Die vergessene Heimat

Diesen im September 2020 erschienenen, auf einer wahren Geschichte basierenden, Roman schenkte mir mein langjährigster Freund. Er fand, die Mischung aus DDR-Geschichte und medizinischem Erleben sei etwas für mich und hoffte, das Buch möge mir nicht zu populärwissenschaftlich sein (ist es nicht). Monate lag es auf dem Stapel der noch zu lesenden Bücher ganz oben. Gelesen habe ich es viele hundert Kilometer entfernt von meiner Heimat. Vielleicht hat es mich deshalb intensiv gepackt. Innerhalb von drei Tagen war die 448-Seiten-Lektüre bewältigt. Doch der filmreife Stoff bewegt noch lange nach dem Zuklappen des Buches.
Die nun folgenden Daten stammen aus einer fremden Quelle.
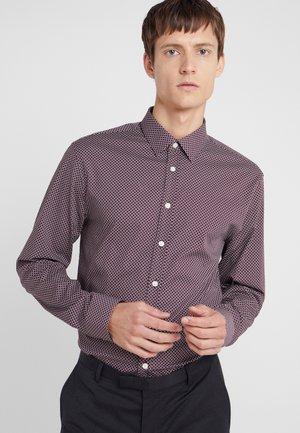 FERENE SLIM FIT  - Shirt - regal red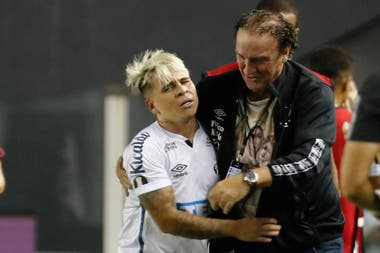 Cuca, Santos's coach, shelters him: he usually leaves at 15 minutes from ST
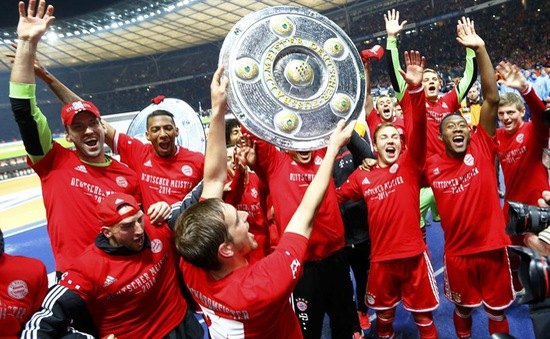 Những khoảnh khắc đáng nhớ của tân vương Bundesliga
Literarisches Neuland für die Autorin

Die mir vorher unbekannte Autorin Deana Zinßmeister hat sich als Verfasserin zahlreicher historischer Bücher einen Namen gemacht. Mit diesem Roman betrat sie literarisches Neuland. Im Saarland geboren und noch heute lebend, wusste sie, dass ihre Eltern – im Buch Ernst und Leni – 1961 aus der DDR geflüchtet waren. Einen Anlass, sich mit dieser Vergangenheit zu beschäftigen, gab es lange nicht. Bis der Vater an Demenz erkrankt und die Familie durch seine „Fluchtplanungen“ mit bis dato verschwiegenen Erinnerungen konfrontiert.
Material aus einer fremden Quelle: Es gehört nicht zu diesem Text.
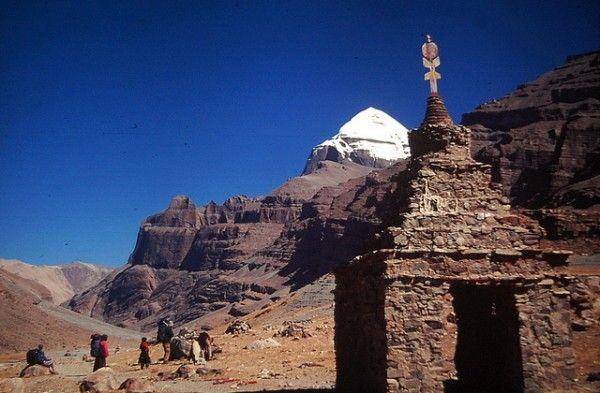 チベット カイラス山は、仏教、ボン教、ヒンドゥー教、ジャイナ教で聖地とされる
Spannungsbogen von einst bis heute

Im Buch wechseln sich Kapitel der Gegenwart und historische Rückblenden ab. Das schafft und hält die Spannung bis zur letzten Seite. Deana Zinßmeister begnügt sich nicht mit bloßer Nacherzählung. Sie hinterfragte und recherchierte gründlich. So lässt sich der damalige Alltag im Berliner Grenzgebiet gedanklich und bildhaft nachvollziehen. Auch wenn sich dieser mit seiner Spezifik von den anderen einstigen DDR-Bezirken unterschied, werden beklemmende gesellschaftliche Entwicklungen und menschliche Verwerfungen beschrieben, die heute gelegentlich vergessen werden.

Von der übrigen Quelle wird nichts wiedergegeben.